In this study, we used a newly developed pathway-based method, the LCT, to analyze two datasets obtained from previously completed GWAS of Italian and Canadian PBC cohorts. At the conservative cutoff for statistical significance (P < 0.05 and FDR < 0.25) that we adopted, the LCT identified eight pathways associated with the risk of development of PBC in the Italian dataset. We leveraged the availability of data from the two independent, geographically separated PBC case populations to evaluate our findings more broadly. In the interpretation of our results, we focus on those pathways that showed nominal evidence of association in both the Italian and in the Canadian dataset, and emphasize that GWAS pathway analysis is primarily a tool to generate hypothesis for further testing. Two KEGG pathways, phosphatidylinositol signaling and hedgehog signaling systems, attained the P < 0.05 level of significance on LCT pathway analysis in both datasets but did not meet the FDR < 0.25 criterion in either dataset. Both pathways were significant in the larger (Italian) dataset by a modified GSEA, further suggesting their involvement in PBC genetic susceptibility. Simple pathway enrichment ratios for phosphatidylinositol signaling also remained statistically significant in both datasets using Fisher’s exact test-Current experimental evidence offers a variety of putative mechanisms that may underpin the possible role of phosphatidylinositol and hedgehog signaling activity in PBC etiology. Each of these mechanisms serves as a potential avenue that requires follow-up functional investigation.

The phosphatidylinositol signaling system pathway is an integral component of the adaptive immune response and is essential for the maintenance of self-tolerance.23 Phosphatidylinositol signaling is known to be a key controller of T helper 17 cell differentiation.2425 T helper 17 cells, a subset of helper T cells that produce interleukin 17, are major drivers of both inflammation and autoimmunity.26 T helper 17 differentiation may be modulated by dendritic cell interleukin 12 (IL-12) through its effect on interferon-γ.27 It has been demonstrated that dendritic cell IL-12 production is in turn positively regulated by the p110 β catalytic subunit of phosphoinositide 3-kinase (PI3K).28 Interestingly, the PIK3CB gene coding for the PI3K p110β isoform, emerged as the most significant gene of the phosphatidylinositol pathway in the Italian data (P = 9.54 × 10−4, Figure 1a). The importance of IL-12 to PBC pathogenesis is highlighted by the identification of a strong and reproducible association between the IL12A and ILD2RB2 loci and disease risk in every PBC GWAS conducted thus far.92 Further, aberrant signal transduction via the phosphatidylinositol system in PBC is consistent with the role of this pathway in disorders that share genetic susceptibility factors with PBC, especially rheumatoid arthritis and systemic lupus erythematosus,29,30

Several pathways biologically related to phosphatidylinositol signaling were also uncovered using the LCT analysis at the P < 0.05 level in our data.

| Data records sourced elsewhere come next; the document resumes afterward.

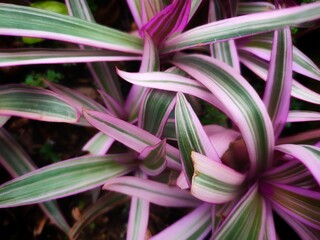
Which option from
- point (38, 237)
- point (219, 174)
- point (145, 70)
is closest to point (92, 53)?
point (145, 70)

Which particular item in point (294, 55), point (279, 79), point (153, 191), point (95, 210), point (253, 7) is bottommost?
point (95, 210)

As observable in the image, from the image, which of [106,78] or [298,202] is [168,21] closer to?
[106,78]

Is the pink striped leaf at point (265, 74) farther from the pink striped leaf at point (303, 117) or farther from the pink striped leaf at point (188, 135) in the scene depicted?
the pink striped leaf at point (188, 135)

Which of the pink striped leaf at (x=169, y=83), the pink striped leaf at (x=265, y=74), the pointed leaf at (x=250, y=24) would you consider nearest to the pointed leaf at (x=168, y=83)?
the pink striped leaf at (x=169, y=83)

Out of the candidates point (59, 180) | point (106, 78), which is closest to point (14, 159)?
point (59, 180)

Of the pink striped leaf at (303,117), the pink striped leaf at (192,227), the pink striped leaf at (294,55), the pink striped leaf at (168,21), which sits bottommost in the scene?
the pink striped leaf at (192,227)

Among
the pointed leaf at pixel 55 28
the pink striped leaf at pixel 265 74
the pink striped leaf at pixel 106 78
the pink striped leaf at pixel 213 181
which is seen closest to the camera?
the pink striped leaf at pixel 213 181

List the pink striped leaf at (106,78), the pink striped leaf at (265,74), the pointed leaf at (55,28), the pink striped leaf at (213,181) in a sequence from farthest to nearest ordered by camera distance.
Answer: the pink striped leaf at (106,78) < the pink striped leaf at (265,74) < the pointed leaf at (55,28) < the pink striped leaf at (213,181)
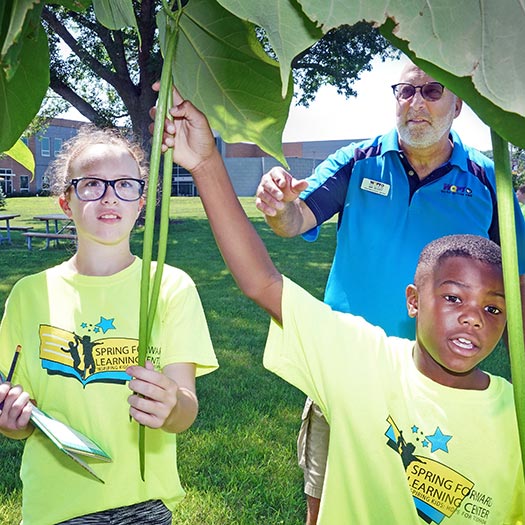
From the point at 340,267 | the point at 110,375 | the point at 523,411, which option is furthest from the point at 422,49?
the point at 340,267

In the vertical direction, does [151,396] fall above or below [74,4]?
Result: below

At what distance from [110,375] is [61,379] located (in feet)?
0.34

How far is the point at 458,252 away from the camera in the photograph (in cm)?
142

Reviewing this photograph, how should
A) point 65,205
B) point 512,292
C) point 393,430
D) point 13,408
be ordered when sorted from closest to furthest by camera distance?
1. point 512,292
2. point 13,408
3. point 393,430
4. point 65,205

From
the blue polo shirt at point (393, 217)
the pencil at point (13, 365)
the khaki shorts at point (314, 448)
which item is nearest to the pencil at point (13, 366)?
the pencil at point (13, 365)

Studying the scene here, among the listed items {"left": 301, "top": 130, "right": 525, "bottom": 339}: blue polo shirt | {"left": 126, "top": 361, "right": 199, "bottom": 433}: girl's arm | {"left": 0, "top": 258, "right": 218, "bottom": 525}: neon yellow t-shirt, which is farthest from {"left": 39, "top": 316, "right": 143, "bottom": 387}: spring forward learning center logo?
{"left": 301, "top": 130, "right": 525, "bottom": 339}: blue polo shirt

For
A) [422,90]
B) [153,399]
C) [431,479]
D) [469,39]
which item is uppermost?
[422,90]

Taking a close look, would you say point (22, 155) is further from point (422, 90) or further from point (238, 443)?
point (238, 443)

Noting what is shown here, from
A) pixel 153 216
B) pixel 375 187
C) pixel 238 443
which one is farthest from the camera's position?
pixel 238 443

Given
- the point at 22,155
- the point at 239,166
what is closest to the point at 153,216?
the point at 22,155

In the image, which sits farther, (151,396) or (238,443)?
(238,443)

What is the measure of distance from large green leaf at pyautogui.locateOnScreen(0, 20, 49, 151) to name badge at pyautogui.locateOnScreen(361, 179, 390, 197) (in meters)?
1.68

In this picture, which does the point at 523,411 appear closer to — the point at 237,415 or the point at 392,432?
the point at 392,432

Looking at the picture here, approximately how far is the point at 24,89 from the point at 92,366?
3.51 ft
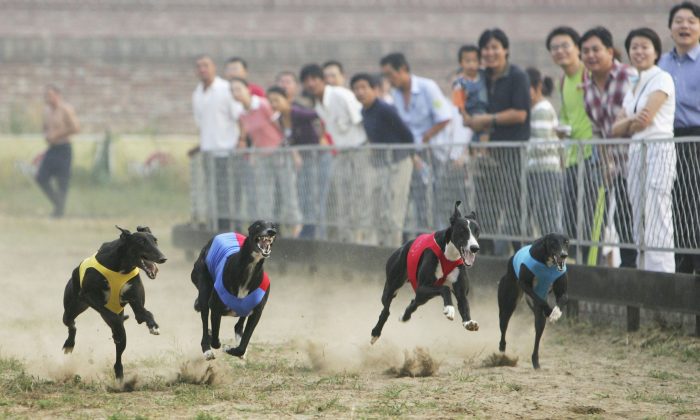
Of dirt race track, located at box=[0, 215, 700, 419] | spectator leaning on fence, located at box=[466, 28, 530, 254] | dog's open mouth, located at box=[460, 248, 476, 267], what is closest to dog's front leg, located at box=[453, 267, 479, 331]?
dog's open mouth, located at box=[460, 248, 476, 267]

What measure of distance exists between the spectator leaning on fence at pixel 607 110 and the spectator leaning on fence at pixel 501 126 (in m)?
0.76

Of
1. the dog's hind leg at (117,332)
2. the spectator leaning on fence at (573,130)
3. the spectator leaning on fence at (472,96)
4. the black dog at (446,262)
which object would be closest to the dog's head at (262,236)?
the dog's hind leg at (117,332)

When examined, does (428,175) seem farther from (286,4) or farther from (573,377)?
(286,4)

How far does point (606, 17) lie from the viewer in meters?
27.5

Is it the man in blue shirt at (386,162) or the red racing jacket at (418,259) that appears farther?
the man in blue shirt at (386,162)

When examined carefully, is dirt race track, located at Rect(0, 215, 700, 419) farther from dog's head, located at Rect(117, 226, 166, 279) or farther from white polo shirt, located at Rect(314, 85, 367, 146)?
white polo shirt, located at Rect(314, 85, 367, 146)

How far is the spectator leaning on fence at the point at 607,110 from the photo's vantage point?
10812 mm

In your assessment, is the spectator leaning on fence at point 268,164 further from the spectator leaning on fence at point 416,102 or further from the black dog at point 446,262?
the black dog at point 446,262

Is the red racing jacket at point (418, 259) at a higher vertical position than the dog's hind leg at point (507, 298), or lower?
higher

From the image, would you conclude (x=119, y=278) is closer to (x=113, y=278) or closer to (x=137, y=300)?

A possible non-biological explanation for this observation is that genes common to these different pathways underlie the statistical association. However, pathway overlap cannot account entirely for this observation and there are well-established functional connections between the pathways discovered and events upstream and downstream of the phosphatidylinositol signaling system. One particularly note-worthy relationship involves TNF/stress-related signaling, the top pathway in the Italian dataset. This finding corroborates the independent discovery of seven distinct loci harboring genes related to TNF signaling and downstream Nuclear Factor-KappaB (NF-κB) signaling at the genome-wide significance level in the most recent GWAS of PBC.12 Interactions between specific members of the TNF pathway lead to the induction of apoptosis as well as the activation of NF-κB signaling, which is anti-apoptotic and pro-inflammatory.31 Disturbances in this balance between cell death and survival are now recognized as being critical to PBC progression.32 Possible involvement of the phosphatidylinositol pathway in PBC thus appears to fit well with the TNF hypothesis as this signaling system has been shown to mediate the effects of TNF-α on NF-κB activation,33,34

The hedgehog signaling pathway consists of a family of molecules that control cell-type specification during normal development and are intimately involved in tissue and organ morphogenesis.35 Biliary epithelial cells are the first targets of autoimmune injury in PBC. Increased expression in biliary epithelial cells of hedgehog pathway genes and genes targeted by this pathway has previously been reported in a study of PBC patients.36 Animal models of chronic cholestatic biliary injury also demonstrate activation of hedgehog signaling37 and hedgehog signaling has been linked to the promotion of cholangiocyte chemokine production that may mediate recruitment of inflammatory cells in PBC.38 Multiple lines of evidence suggest that the hepatic fibrosis seen in the natural history of PBC can be partly attributed to epithelial-mesenchymal transition, or to the progressive replacement of biliary epithelial cells by cells of fibroblastic lineage.39 Hedgehog signaling is among the best-known effectors of epithelial-mesenchymal transition.40 Another inducer of epithelial-mesenchymal transition, the Wnt signaling pathway (KEGG), ranked 17th among the pathways in the Canadian sample (P = 0.037, FDR = 0.693).41 Crucially, our analysis of the Italian cohort revealed that the ZIC2 gene, which is pivotal to the cross-talk between hedgehog and Wnt, was the most significant gene not only in the hedgehog pathway, but also for the dataset overall (P = 7.20 × 10−5, Supplementary Table S1).42 The association between Wnt signaling and PBC remains to be elucidated, though the upregulation of genes in this pathway has been reported in an early microarray study of the disorder.43

It is worth noting that the two additional analyses that we used to evaluate the pathways replicated at the P < 0.05 threshold, complement the LCT. Taken together, they test the association between a set of genes and disease predisposition under some of the different underlying genetic architectures that may drive such an association. Although the LCT combines evidence of association from all SNPs that map to a gene, the modified GSEA only accounts for the top SNP signal in each gene and Fisher’s exact test for overrepresentation considers all SNPs in a gene that were nominally significant in the original GWAS.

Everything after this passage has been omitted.